The changeover surfaced publicly late last week and affected staffing at Akron City Hospital and Summa facilities in Barberton, Green, Medina and Wadsworth.

USACS works with hospitals across the country to provide similar groups of physician services. The company's chief executive officer, Dr. Dominic Bagnoli, is the husband of Dr. Vivian von Gruenigen, Summa's chief medical officer, one of the most powerful administrative positions at the health system.

Summa officials said on Friday that von Gruenigen was not involved in the selection process and that she would not affect the relationship between Summa and USACS.

Fuenning, who has served as a division chief in the pulmonary department and has served on the hospital's board of trustees, said he and his partners have been receiving support from other doctors upset with Summa's decision to terminate the contract with his group and SEA.

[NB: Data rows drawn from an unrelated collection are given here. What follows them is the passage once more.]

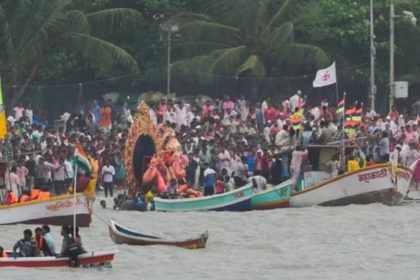 Ganesh idol immersions maharashtra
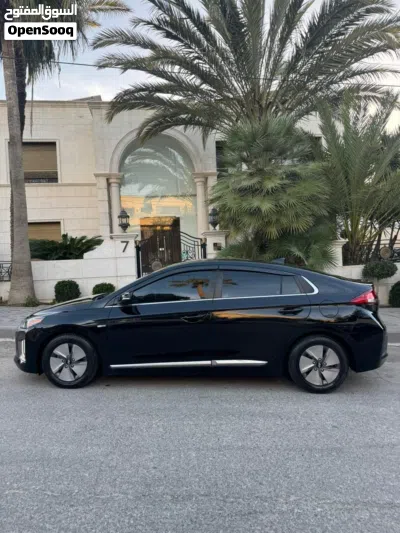 Hyundai Ioniq Standard 3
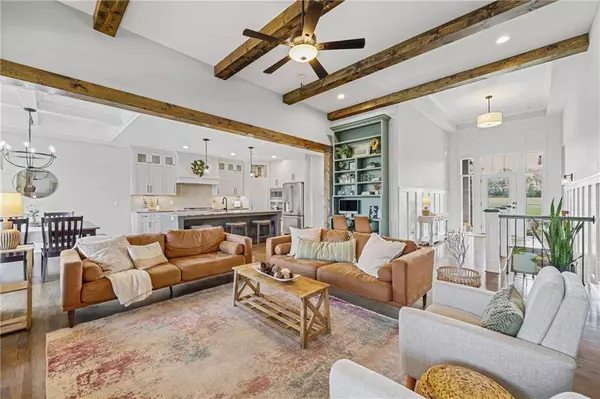 810 Eve Orchid DR, Greenwood, MO 64034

"There's now two episodes here. It makes someone pause and think," he said.

But a dozen Summa department chairs signed a letter that was posted on an internal Summa blog on Wednesday urging medical staff to support the system.

In the letter, they said "the rapid series of events" surrounding the ER change "have stirred a variety of emotions and promoted misinformation that does little to serve our patients or promote a positive working or learning environment.

"We accept that this happened due to a negotiating process that went awry and forced a difficult decision to change Emergency Department providers."

The leaders said it was in the best interest to move forward with the decision.

"While we realize there are powerful emotional responses to this situation, we, the Chairs, want to place the focus on our patients and on supporting the Emergency Medical Department to serve those patients," the letter said.